>>>>

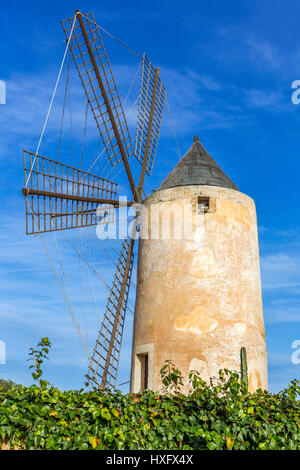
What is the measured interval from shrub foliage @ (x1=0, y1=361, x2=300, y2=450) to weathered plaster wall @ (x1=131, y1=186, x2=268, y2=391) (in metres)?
2.40

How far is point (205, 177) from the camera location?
989cm

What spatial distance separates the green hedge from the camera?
214 inches

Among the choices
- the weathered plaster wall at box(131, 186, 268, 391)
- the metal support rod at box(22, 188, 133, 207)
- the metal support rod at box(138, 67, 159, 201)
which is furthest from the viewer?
the metal support rod at box(138, 67, 159, 201)

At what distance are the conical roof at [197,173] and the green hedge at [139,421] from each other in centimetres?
461

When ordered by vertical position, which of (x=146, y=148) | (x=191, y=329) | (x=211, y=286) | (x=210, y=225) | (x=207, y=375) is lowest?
(x=207, y=375)

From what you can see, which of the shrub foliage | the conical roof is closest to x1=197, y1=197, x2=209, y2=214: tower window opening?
the conical roof

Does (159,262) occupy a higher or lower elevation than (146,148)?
lower

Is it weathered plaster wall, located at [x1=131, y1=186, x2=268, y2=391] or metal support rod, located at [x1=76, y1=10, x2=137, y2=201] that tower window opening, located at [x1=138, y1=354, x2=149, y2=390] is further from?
metal support rod, located at [x1=76, y1=10, x2=137, y2=201]

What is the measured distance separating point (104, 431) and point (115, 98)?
848cm

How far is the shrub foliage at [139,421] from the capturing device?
5.43 m

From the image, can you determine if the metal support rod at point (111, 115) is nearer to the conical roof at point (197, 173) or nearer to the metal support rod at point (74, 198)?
the metal support rod at point (74, 198)

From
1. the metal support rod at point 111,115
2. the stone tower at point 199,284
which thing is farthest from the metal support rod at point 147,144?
the stone tower at point 199,284
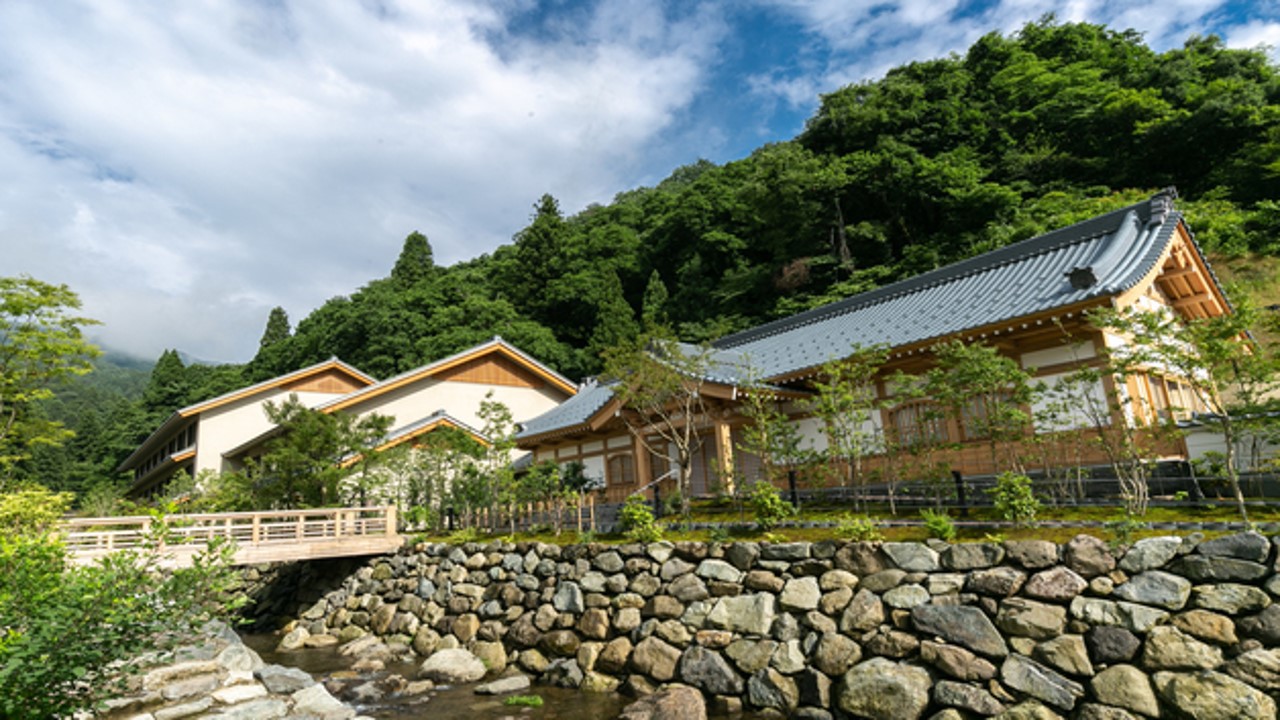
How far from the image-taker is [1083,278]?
11297 mm

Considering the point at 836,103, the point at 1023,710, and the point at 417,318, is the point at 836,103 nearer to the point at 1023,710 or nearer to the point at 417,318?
the point at 417,318

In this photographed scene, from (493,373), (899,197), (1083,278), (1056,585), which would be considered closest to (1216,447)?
(1083,278)

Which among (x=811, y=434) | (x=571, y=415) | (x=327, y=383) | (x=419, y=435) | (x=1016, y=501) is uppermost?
(x=327, y=383)

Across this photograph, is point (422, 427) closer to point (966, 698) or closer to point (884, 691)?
point (884, 691)

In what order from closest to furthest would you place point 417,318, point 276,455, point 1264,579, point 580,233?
point 1264,579 < point 276,455 < point 417,318 < point 580,233

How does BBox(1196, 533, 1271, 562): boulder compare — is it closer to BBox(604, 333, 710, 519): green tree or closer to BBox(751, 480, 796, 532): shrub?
BBox(751, 480, 796, 532): shrub

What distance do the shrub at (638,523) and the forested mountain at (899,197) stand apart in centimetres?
2052

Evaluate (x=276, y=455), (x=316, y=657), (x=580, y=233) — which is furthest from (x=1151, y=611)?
(x=580, y=233)

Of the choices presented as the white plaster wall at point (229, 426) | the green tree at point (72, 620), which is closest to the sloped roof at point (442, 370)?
the white plaster wall at point (229, 426)

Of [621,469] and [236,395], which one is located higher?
[236,395]

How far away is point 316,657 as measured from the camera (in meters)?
13.3

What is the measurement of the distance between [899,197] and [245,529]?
29.8 meters

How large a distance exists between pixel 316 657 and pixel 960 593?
1224 cm

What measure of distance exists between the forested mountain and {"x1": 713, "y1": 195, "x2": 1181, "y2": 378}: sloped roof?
1207cm
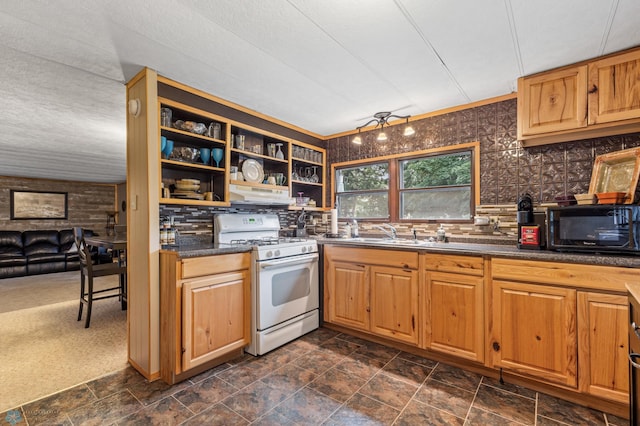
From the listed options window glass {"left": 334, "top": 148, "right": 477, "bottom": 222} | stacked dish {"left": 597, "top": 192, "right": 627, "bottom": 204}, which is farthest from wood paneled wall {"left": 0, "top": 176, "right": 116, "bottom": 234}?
stacked dish {"left": 597, "top": 192, "right": 627, "bottom": 204}

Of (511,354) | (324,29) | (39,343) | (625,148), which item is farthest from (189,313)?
(625,148)

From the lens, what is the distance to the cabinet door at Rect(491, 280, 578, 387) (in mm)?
1849

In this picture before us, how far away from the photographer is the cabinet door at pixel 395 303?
2467 millimetres

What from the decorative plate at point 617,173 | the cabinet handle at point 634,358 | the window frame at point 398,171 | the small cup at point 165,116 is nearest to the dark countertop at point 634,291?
the cabinet handle at point 634,358

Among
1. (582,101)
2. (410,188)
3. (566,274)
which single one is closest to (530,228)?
(566,274)

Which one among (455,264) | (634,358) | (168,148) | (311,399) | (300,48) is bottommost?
(311,399)

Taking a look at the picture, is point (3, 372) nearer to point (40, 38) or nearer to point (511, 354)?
point (40, 38)

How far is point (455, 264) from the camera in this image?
2264 millimetres

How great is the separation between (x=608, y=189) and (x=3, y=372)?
4597 mm

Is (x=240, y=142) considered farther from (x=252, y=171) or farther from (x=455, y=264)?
(x=455, y=264)

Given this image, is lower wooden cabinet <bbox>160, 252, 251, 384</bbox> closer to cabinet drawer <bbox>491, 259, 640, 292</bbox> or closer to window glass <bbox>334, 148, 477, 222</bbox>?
window glass <bbox>334, 148, 477, 222</bbox>

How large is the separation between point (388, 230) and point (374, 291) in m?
0.91

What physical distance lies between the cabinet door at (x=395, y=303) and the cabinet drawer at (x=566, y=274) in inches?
25.5

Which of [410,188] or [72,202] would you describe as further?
[72,202]
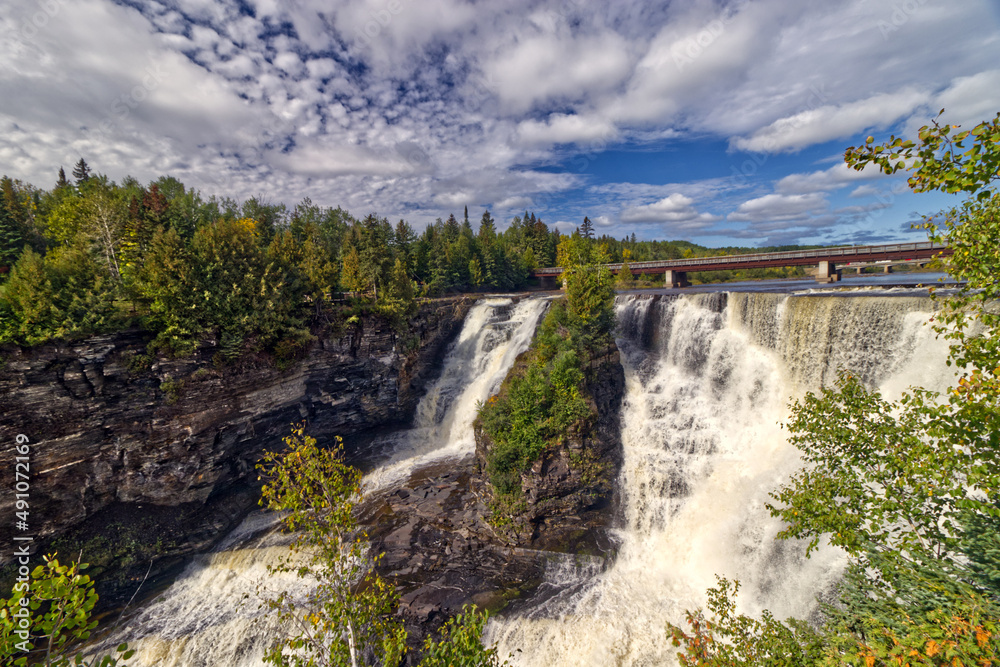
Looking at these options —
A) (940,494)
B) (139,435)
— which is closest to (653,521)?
(940,494)

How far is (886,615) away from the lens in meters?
6.98

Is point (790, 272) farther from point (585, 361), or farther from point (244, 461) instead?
point (244, 461)

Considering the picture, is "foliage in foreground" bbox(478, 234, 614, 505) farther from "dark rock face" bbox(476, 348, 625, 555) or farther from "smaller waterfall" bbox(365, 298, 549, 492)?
"smaller waterfall" bbox(365, 298, 549, 492)

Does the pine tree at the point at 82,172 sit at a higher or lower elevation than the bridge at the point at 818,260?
higher

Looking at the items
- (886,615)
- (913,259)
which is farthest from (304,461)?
(913,259)

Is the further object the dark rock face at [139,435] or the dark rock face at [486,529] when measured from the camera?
the dark rock face at [139,435]

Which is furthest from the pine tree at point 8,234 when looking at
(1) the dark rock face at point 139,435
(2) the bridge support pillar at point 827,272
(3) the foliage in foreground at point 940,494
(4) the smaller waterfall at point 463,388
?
(2) the bridge support pillar at point 827,272

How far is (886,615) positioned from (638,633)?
11.5 meters

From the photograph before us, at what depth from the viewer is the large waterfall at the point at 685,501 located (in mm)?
16141

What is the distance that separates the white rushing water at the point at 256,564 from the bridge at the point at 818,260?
14339mm

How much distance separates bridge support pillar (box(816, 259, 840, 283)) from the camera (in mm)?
37875

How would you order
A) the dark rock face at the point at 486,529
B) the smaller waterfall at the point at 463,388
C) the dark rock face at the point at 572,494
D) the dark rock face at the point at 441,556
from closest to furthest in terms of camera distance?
the dark rock face at the point at 441,556 → the dark rock face at the point at 486,529 → the dark rock face at the point at 572,494 → the smaller waterfall at the point at 463,388

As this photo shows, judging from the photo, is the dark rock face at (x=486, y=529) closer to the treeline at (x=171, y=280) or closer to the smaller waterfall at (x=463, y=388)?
the smaller waterfall at (x=463, y=388)

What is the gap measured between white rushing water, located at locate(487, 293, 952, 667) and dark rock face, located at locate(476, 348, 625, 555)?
1093 millimetres
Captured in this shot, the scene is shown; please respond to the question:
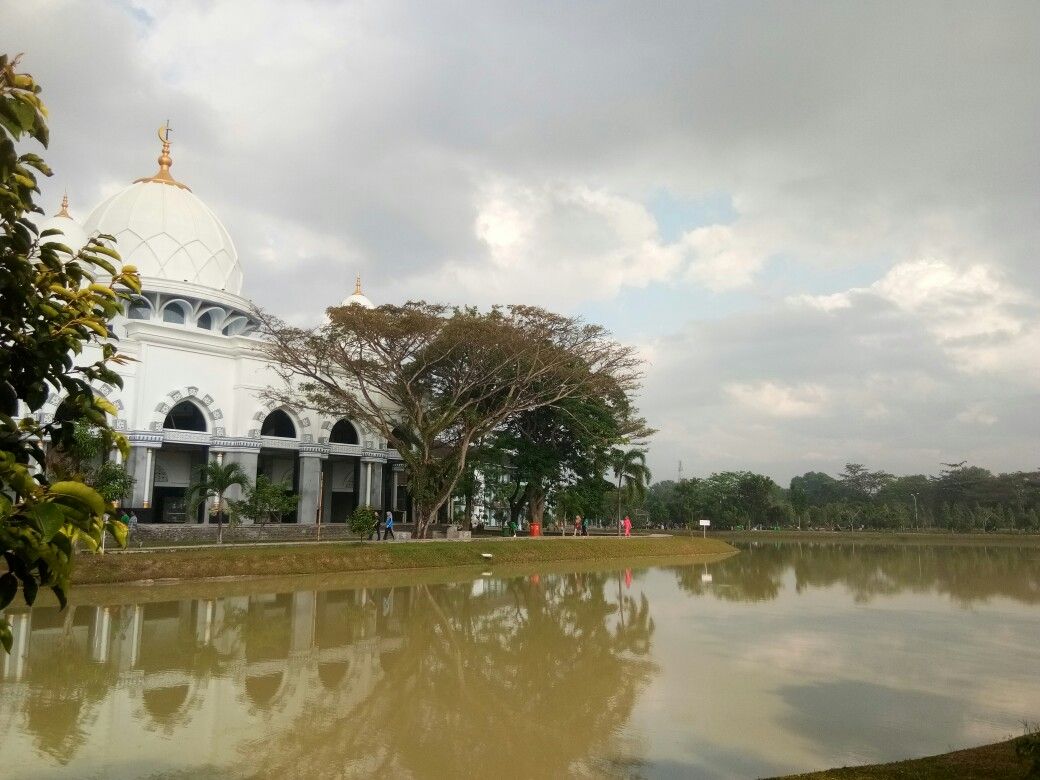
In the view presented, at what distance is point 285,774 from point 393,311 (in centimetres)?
2301

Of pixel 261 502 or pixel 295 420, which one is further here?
pixel 295 420

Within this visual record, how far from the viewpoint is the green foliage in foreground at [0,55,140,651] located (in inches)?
98.6

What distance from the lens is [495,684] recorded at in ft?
30.3

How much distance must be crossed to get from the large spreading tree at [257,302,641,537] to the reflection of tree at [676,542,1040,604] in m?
9.28

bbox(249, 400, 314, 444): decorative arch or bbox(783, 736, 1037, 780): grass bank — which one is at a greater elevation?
bbox(249, 400, 314, 444): decorative arch

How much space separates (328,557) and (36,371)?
20.3 metres

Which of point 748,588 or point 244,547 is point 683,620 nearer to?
point 748,588

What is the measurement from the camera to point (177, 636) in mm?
11922

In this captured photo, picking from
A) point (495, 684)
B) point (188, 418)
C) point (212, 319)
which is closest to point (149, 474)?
point (188, 418)

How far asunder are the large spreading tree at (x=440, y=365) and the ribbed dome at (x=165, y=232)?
7.28m

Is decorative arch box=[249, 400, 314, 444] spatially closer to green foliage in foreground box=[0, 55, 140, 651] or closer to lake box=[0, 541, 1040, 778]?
lake box=[0, 541, 1040, 778]

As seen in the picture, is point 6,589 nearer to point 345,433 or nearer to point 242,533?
point 242,533

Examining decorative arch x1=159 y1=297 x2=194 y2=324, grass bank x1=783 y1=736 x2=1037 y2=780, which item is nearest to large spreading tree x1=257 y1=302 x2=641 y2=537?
decorative arch x1=159 y1=297 x2=194 y2=324

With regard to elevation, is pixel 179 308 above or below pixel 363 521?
above
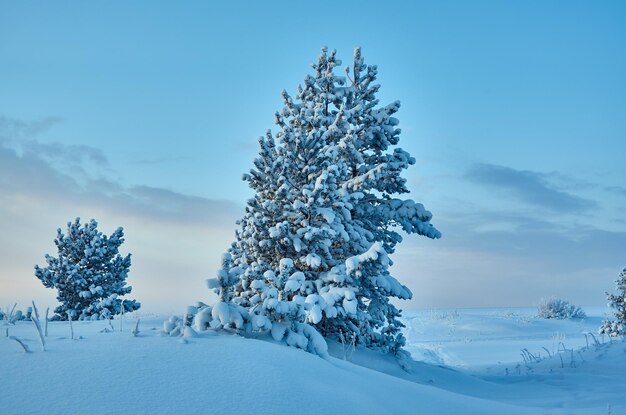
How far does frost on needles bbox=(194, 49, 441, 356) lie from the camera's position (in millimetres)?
11891

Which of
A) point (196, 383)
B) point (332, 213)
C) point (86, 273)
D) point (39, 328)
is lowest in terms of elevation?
point (196, 383)

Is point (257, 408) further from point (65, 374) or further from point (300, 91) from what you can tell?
point (300, 91)

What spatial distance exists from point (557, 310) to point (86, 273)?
3609 cm

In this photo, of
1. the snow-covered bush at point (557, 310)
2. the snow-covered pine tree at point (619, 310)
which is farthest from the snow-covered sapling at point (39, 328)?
the snow-covered bush at point (557, 310)

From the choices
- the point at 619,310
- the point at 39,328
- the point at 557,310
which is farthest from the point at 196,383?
the point at 557,310

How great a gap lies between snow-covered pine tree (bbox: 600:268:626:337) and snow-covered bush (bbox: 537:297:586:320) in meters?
16.1

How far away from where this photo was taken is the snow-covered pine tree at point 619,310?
73.7 ft

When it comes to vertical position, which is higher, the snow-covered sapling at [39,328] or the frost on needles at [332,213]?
the frost on needles at [332,213]

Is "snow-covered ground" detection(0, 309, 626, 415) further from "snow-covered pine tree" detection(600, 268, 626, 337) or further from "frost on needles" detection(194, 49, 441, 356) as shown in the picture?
"snow-covered pine tree" detection(600, 268, 626, 337)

<<<<

** Task to complete **
Every line from the one containing "With regard to" through the end of the entries above, both included, should be extracted exactly, with pictures left out.

** Answer to the problem **
With regard to elevation, is pixel 179 308 above or below pixel 363 521?
above
How far does frost on needles bbox=(194, 49, 441, 356) lie from the camera's position (in millimetres)?
11891

Which of
A) point (196, 383)
B) point (332, 213)
C) point (86, 273)
D) point (39, 328)
is lowest in terms of elevation?
point (196, 383)

Is point (257, 408) further from point (65, 374) or further from point (300, 91) from what you can tell?
point (300, 91)

What spatial distance exists from point (557, 310) to point (86, 273)?
3609 cm

In this photo, of
1. the snow-covered bush at point (557, 310)
2. the snow-covered pine tree at point (619, 310)
which is farthest from the snow-covered sapling at point (39, 328)?
the snow-covered bush at point (557, 310)

From the choices
- the point at 619,310
- the point at 39,328
- the point at 557,310
which is farthest from the point at 196,383?
the point at 557,310

How great a gap lies between snow-covered pine tree (bbox: 600:268:626:337) and snow-covered bush (bbox: 537:297:586:320) in meters?
16.1

How far away from where this photo was taken is the snow-covered pine tree at point 619,310?
73.7 ft

When it comes to vertical position, which is higher, the snow-covered sapling at [39,328] or the frost on needles at [332,213]?
the frost on needles at [332,213]

Is "snow-covered ground" detection(0, 309, 626, 415) further from "snow-covered pine tree" detection(600, 268, 626, 337) or further from "frost on needles" detection(194, 49, 441, 356) as shown in the picture?
"snow-covered pine tree" detection(600, 268, 626, 337)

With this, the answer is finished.